È apparsa in questi giorni sulla Stampa un’interessantissima intervista al professor Paolo Valerio, Professore di Psicologia Clinica Università Federico II di Napoli: un’autorità nel campo degli studi legati alle identità di genere e ai pregiudizi ad essere correlati.
Le sue parole sono importanti perché ripuliscono il terreno da tante sciocchezze messe in campo dai cattivi maestri che lottano contro la fantomatica teoria gender: gente che, nascosta dietro il mantello della religione cattolica, sta facendo i soldi con conferenze e libri in giro per l’Italia.
C’è ancora tanta strada fa fare contro le discriminazioni
E quindi il professor Valerio afferma che il costrutto dell’identità di genere non è legato solo a fattori fisici, ma anche a tante altre situazioni. Esiste la cosiddetta disforia di genere: un bambino apparentemente maschio, si sente in realtà una bambina, o viceversa, e i processi che sopraintendono al rapporto corpo-genere, sono ancora in parte misteriosi.
Nella nostra Italia ancora patriarcale, genderista e fomentatrice di inutili pregiudizi, tutto ciò che esula dalla dicotomia maschio/femmina, è sbagliato. L’affermazione che sentiamo fare più spesso è: Ma Dio (o la Natura) ha fatto solo maschio e femmina, tutto il resto è sbagliato/peccato.
C’è chi considera la diversità sessuale un problema della società contemporanea: ma si tratta solo di mancanza di cultura. Da quando esiste l’uomo, esistono figure di maschi e femmine non allineati alla sessualità classica: gli Hijras dell’India, Rae Rae della Polinesia ed i Muxe del Messico solo per citarne alcuni.
Gli studi contemporanei hanno portato a considerare quello che un tempo veniva vista come una patologia, semplicemente come fattori di variabilità. Non solo: ci sono molti bambini che nascono con ambiguità sessuali che non permettono di capire subito se si tratta di un maschio o di una femmina.
Insegniamo ai bambini il rispetto dell’altro
Pensare, però, come fanno in molti, che semplicemente parlare di questi argomenti possa stravolgere la vita di un bambino, è una grandissima sciocchezza. Insegnare il rispetto dell’altro, proteggere chi si sente differente dai comportamenti da bulli e dall’ignoranza, è il dovere di ogni genitore: e dovrebbe essere anche il lavoro di una scuola illuminata.
Conoscere è la prima arma per lottare contro la discriminazione: e non dimenticate che il figlio discriminato, un giorno, potrebbe essere il nostro.
Il video della settimana
Le polemiche di questo periodo sulle letture nella scuola mi convince che la caduta degli stereotipi faccia paura perché vuol dire far ragionare al di fuori degli schemi.

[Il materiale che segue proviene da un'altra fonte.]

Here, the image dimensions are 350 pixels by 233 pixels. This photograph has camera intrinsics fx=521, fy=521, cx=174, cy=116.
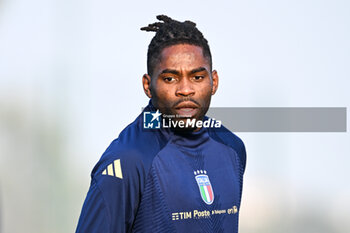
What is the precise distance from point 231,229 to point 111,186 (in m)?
0.82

E se li facciamo uscire dagli schemi non sappiamo più dove possono andare. Quello che cerco, faticosamente, di insegnare a mia figlia che lei avrà dei gusti propri al di là di quello che gli altri penseranno che deve piacerle. Dico faticosamente perché mi rendo conto che anche all’asilo è normale classificare i bambini tra maschi e femmine…
Io credo che dirò loro che sono unici e, per tale motivo, diversi.